Cook1 hr 30 mins
To me, this soup is ultimate cold-weather comfort food. The tahini and Bragg's add amazing depth of flavor. It makes a big batch and freezes wonderfully. Be sure to serve with a generous stack of wholewheat bread, and a green salad if you like.
- In a large pot, combine 6 cups of the water and split peas and bring to a boil.
- Reduce heat and simmer, covered, for 1 hour. Stir occasionally so they don't stick on the bottom.
- Add the vegetables and simmer another 30-45 minutes, until the peas are very soft (depends on the age of the peas).

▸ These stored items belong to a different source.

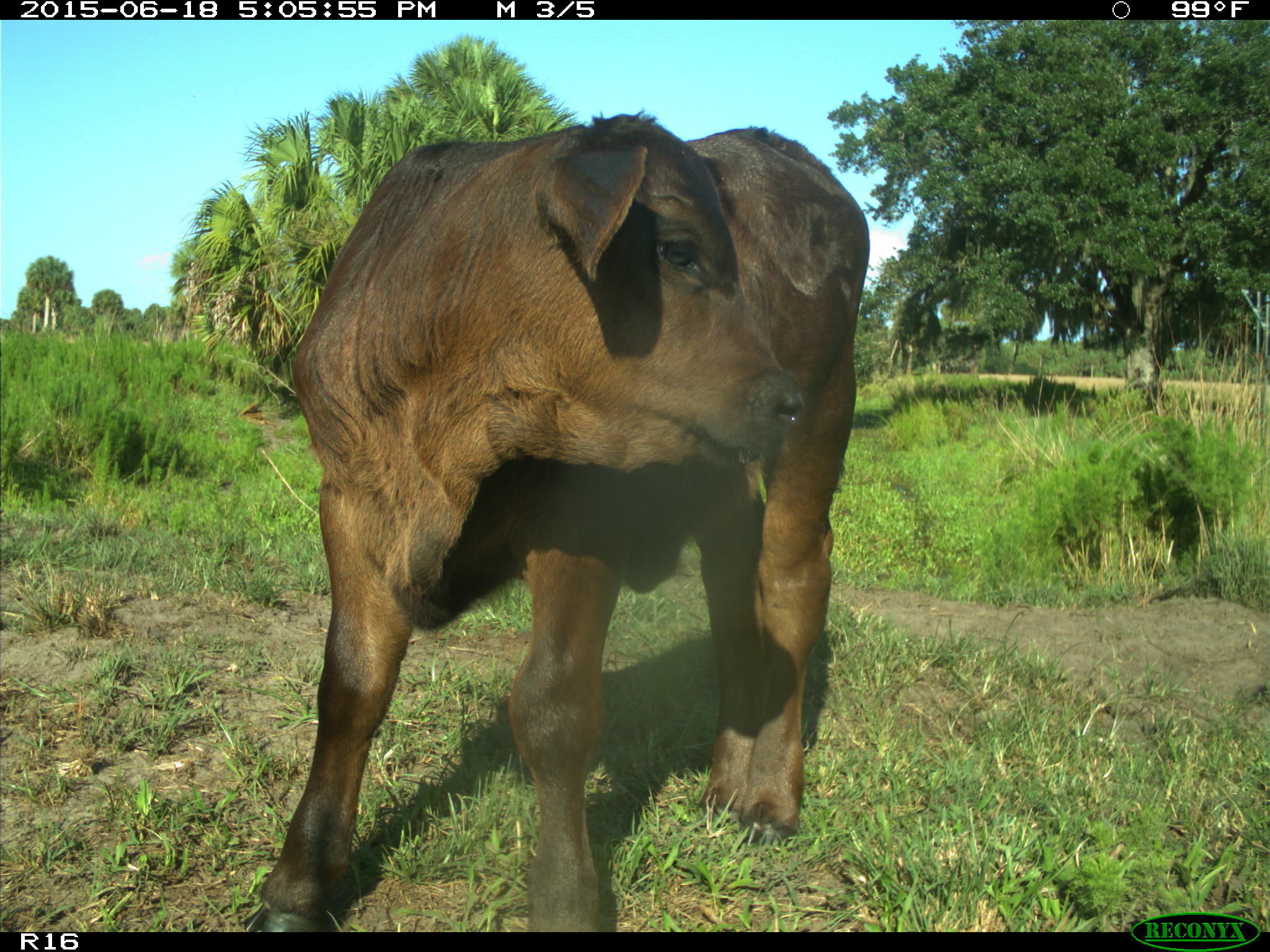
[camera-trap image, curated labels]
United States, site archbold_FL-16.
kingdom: Animalia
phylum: Chordata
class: Mammalia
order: Artiodactyla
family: Bovidae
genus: Bos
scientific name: Bos taurus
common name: domestic cow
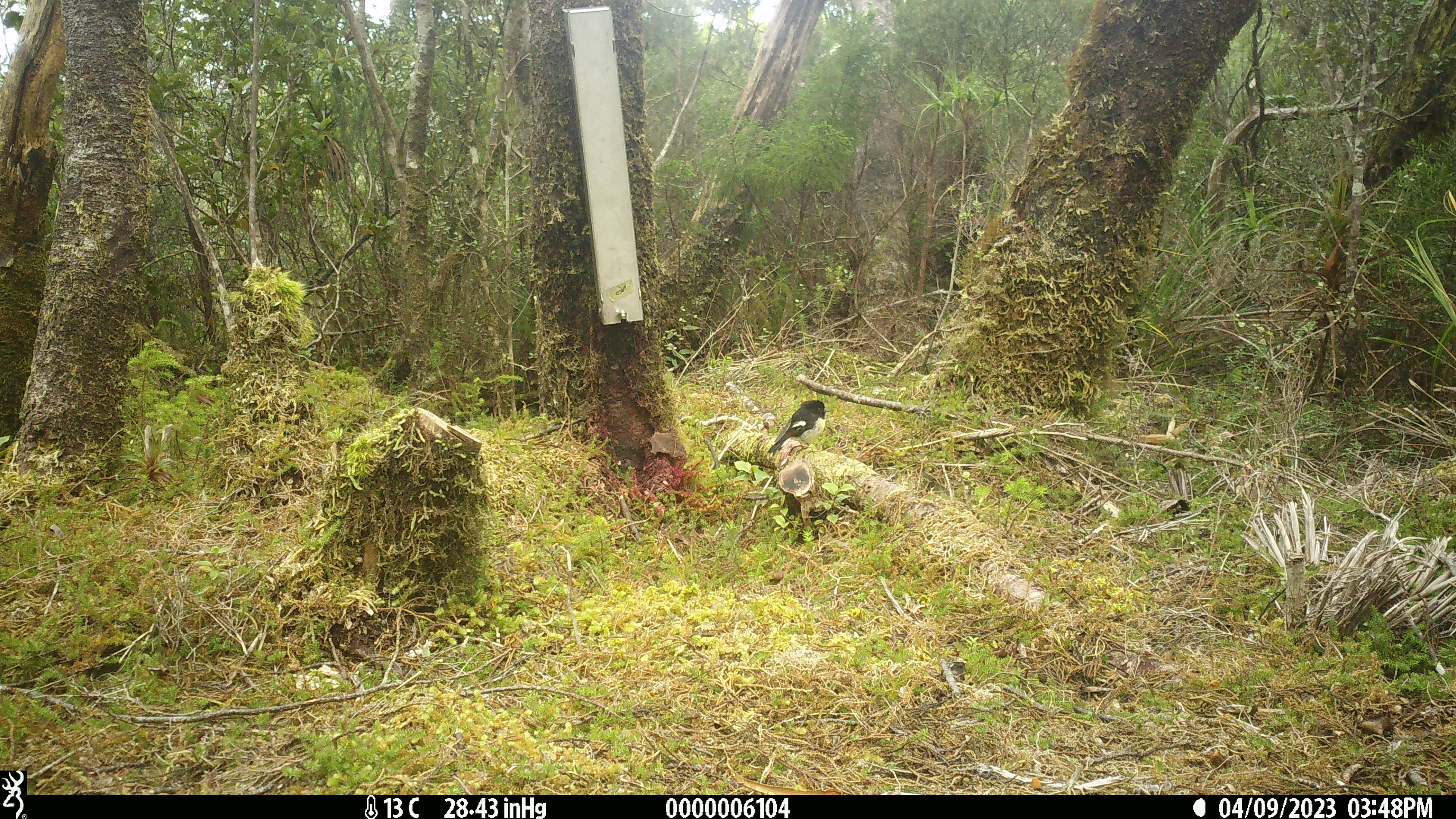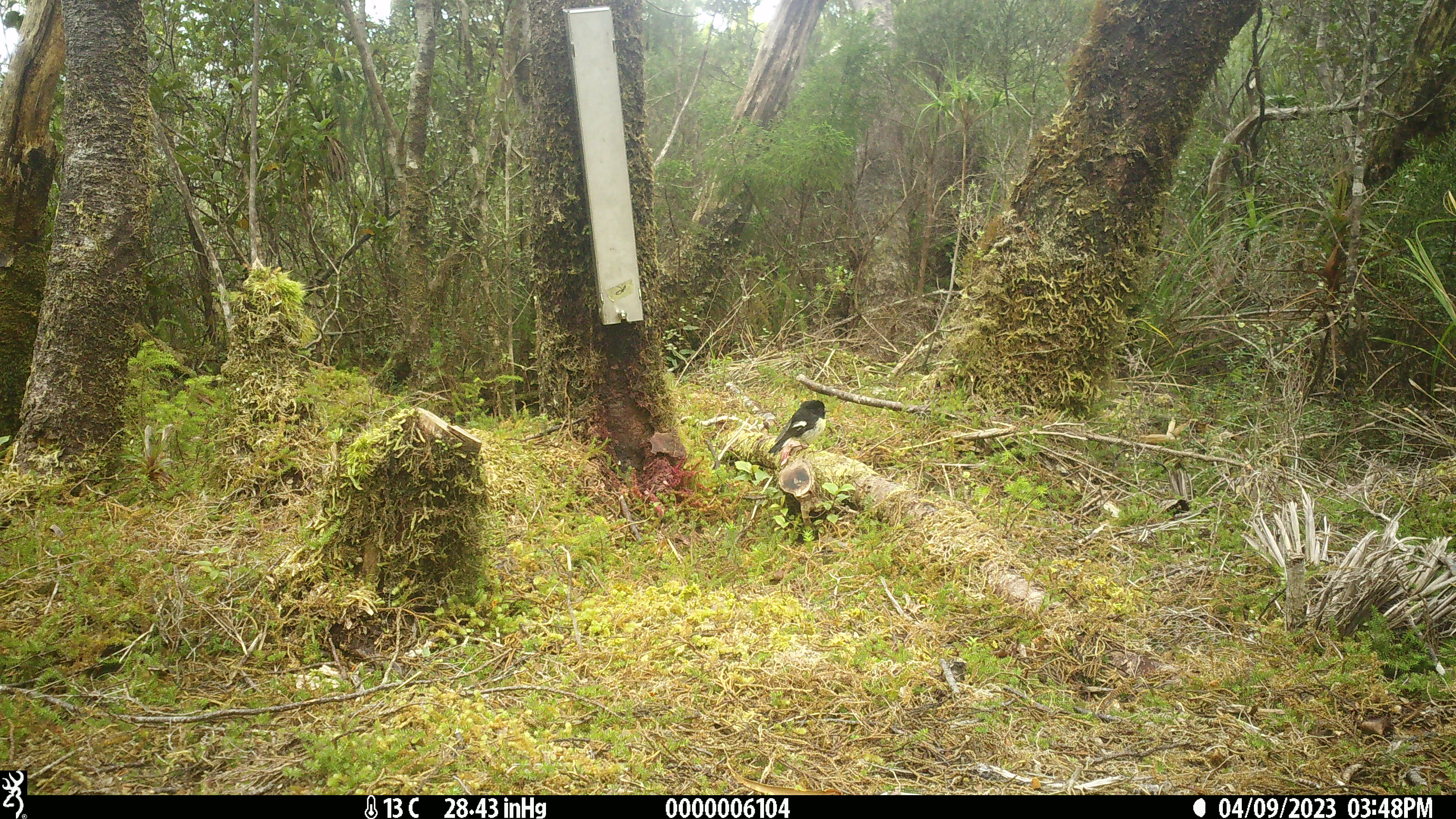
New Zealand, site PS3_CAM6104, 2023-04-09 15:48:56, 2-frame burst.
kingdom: Animalia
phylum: Chordata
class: Aves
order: Passeriformes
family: Petroicidae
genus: Petroica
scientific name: Petroica macrocephala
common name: tomtit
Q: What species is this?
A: Tomtit (Petroica macrocephala).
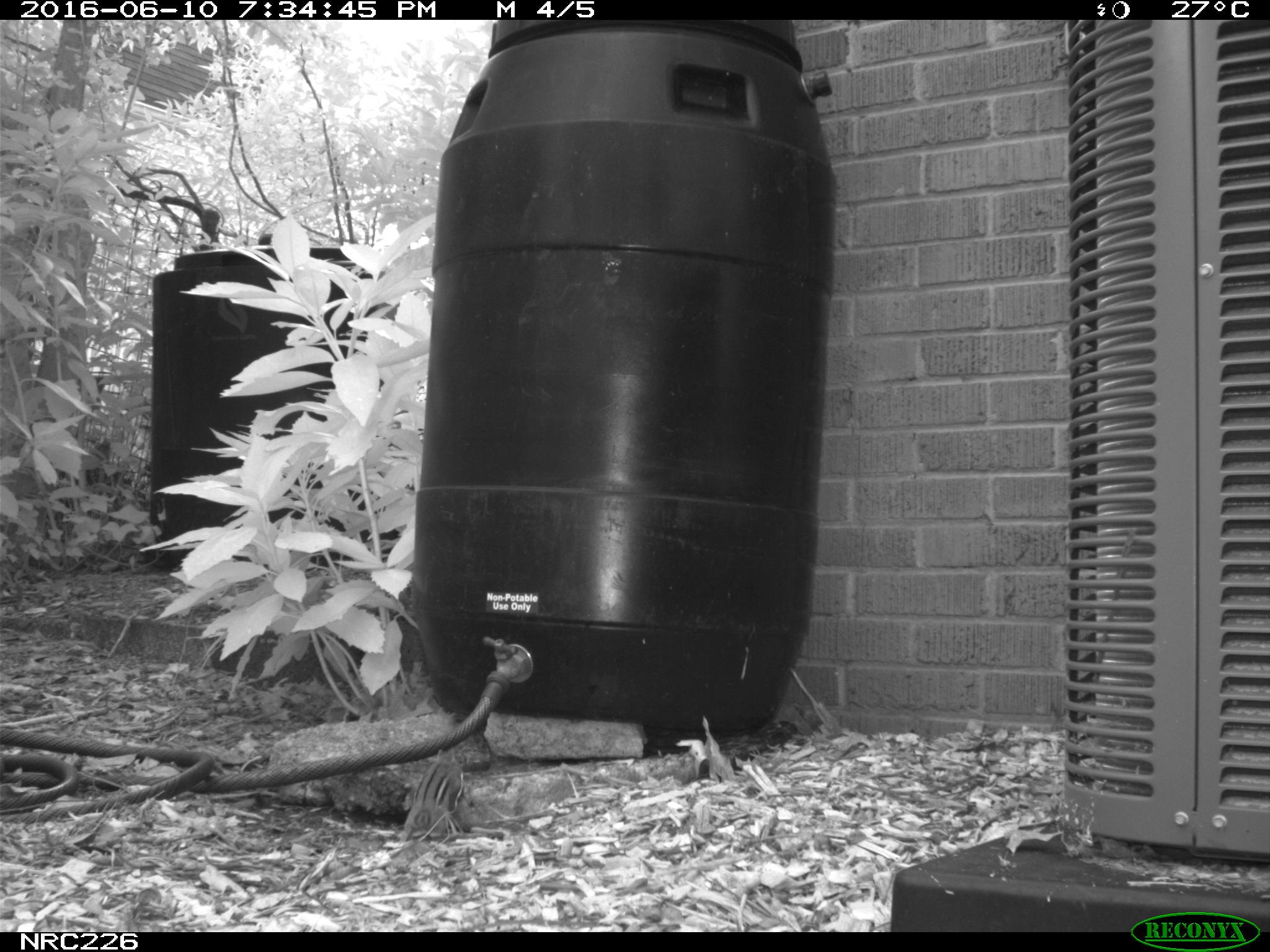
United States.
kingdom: Animalia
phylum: Chordata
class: Mammalia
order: Rodentia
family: Sciuridae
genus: Tamias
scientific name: Tamias striatus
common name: eastern chipmunk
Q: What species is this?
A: Eastern Chipmunk (Tamias striatus).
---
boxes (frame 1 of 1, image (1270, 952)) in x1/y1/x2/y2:
Eastern Chipmunk: 397/746/474/841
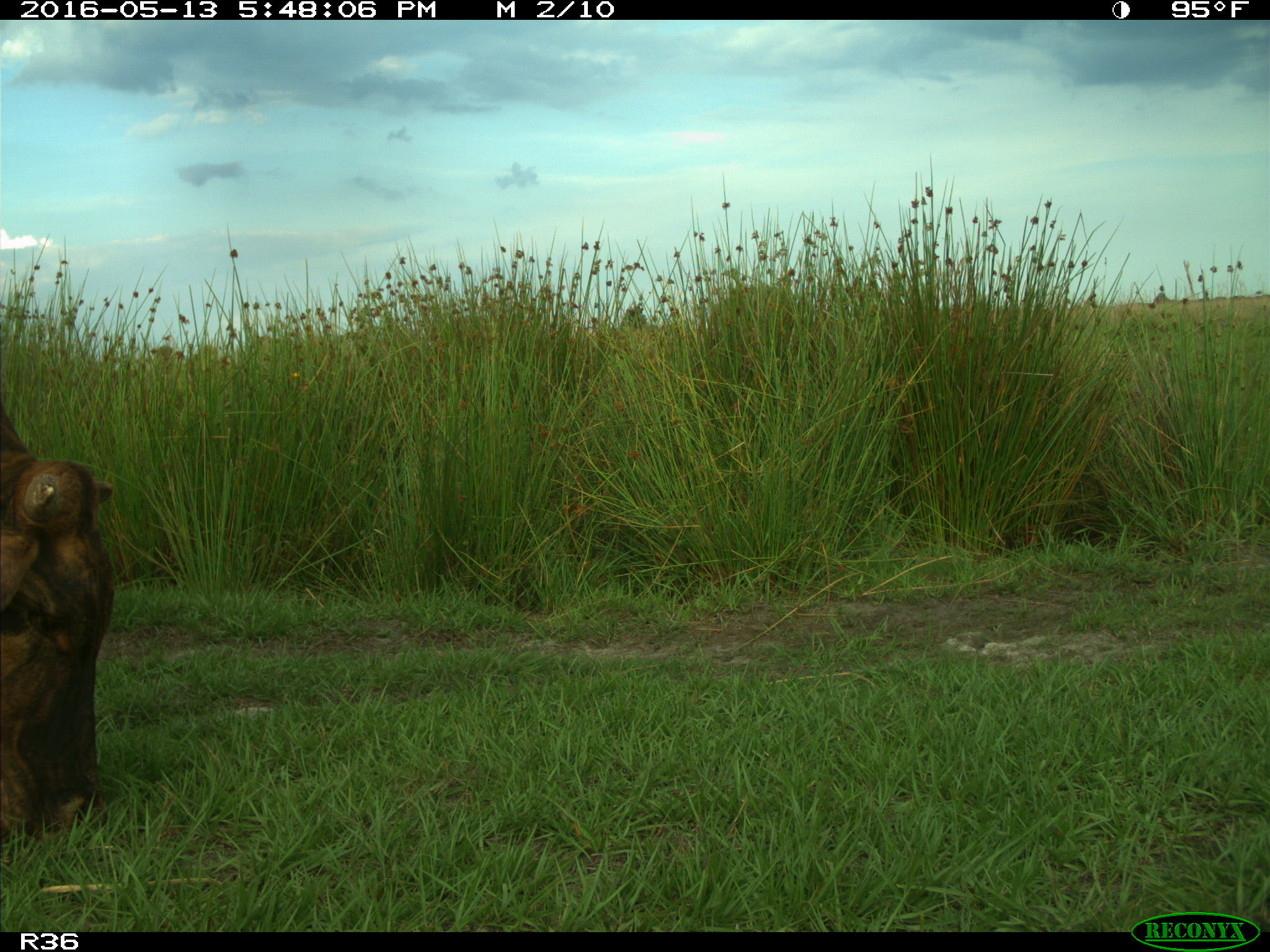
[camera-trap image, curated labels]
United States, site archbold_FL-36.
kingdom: Animalia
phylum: Chordata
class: Mammalia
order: Artiodactyla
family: Bovidae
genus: Bos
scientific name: Bos taurus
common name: domestic cow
Bos taurus (domestic cow).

- Meanwhile, whisk together the remaining 1 cup of water with the tahini and the remaining engredients. If your tahini is quite thick, do this in the food processor or blender, much easier. Stir the tahini mixture into the soup and serve.
This is one terrific soup!! Even my picky husband said how great it was as soon as he finished his first spoonful. The split peas gave the broth a thick and creamy texture, and the choice of vegetables was perfect to complement this soup. I peeled one zucchini and left the other unpeeled; I preferred the unpeeled one because it had a firmer texture. I'm going to try using only 1/2 tsp. of cumin next time, but that's just a personal preference. Thanks for sharing this recipe, White Rose Child. It's going to be in my permanent file of recipes I make over and over.
The split peas and tahini make veggie soup into comfort food! One zucchini was more than enough but sure it depends on the size. I made this recipe in two parts: cooked the peas on Sunday night and stored over night in the fridge; Monday after work I chopped veggies and went to Step #3...dinner was done in half an hour!
Good soup. I used broth instead of water and added salt, pepper and the juice of one lemon. I only wished I could taste the tahini more, since I really love the stuff.